-- Begin Quoted text --

DNS Reverse IP Automatic Multicast Tunneling (AMT) Discovery
draft-ietf-mboned-driad-amt-discovery-13

Note: This ballot was opened for revision 09 and is now closed.

Warren Kumari Yes

Deborah Brungard No Objection

Alissa Cooper No Objection

Roman Danyliw No Objection

Comment (2019-12-17 for -10)
Section 2.2.  Step #1 of the text describing the data flow of Figure 2 references the address 232.252.0.2, but that address isn’t used in Figure 2.

Benjamin Kaduk No Objection

Comment (2019-12-18 for -11)
Thank you for this well-written document!  My comment are all pretty
minor (and many of them are more of a "side note" than actionable
comments, anyway...).

Section 1

   This document updates Section 5.2.3.4 of [RFC7450] by adding a new
   extension to the relay discovery procedure.

I know that there is not a universal usage of "updates", but note that
in other protocols with similar scenarios (multiple possible discovery
methods), the core protocol document is not always in an "Updated by"
relationship with the new discovery methods.  (That said, there seem to
be plenty of other ways in which this document updates RFC 7540, so this
particular instsance isn't a big deal.)

Section 1.2.2

   |     L flag | The "Limit" flag described in Section 5.1.1.4 of     |
   |            | [RFC7450]                                            |

nit: s/5.1.1.4/5.1.4.4/

   The key words "MUST", "MUST NOT", "REQUIRED", "SHALL", "SHALL NOT",
   "SHOULD", "SHOULD NOT", "RECOMMENDED", "NOT RECOMMENDED", "MAY", and
   "OPTIONAL" in this document are to be interpreted as described in
   [RFC2119] and [RFC8174] when, and only when, they appear in all
   capitals, as shown here.

-- End Quoted text --
-- Begin Data provided --

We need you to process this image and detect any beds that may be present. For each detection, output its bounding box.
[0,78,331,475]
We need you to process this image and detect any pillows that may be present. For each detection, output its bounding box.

-- End Data provided --

_What is asked_:
Retype the part of the ballot page starting at "Comment (2019-12-17 for" and ending at "in Figure 2.". The listing is not needed here.

_Response_:
Comment (2019-12-17 for -10)
Section 2.2.  Step #1 of the text describing the data flow of Figure 2 references the address 232.252.0.2, but that address isn’t used in Figure 2.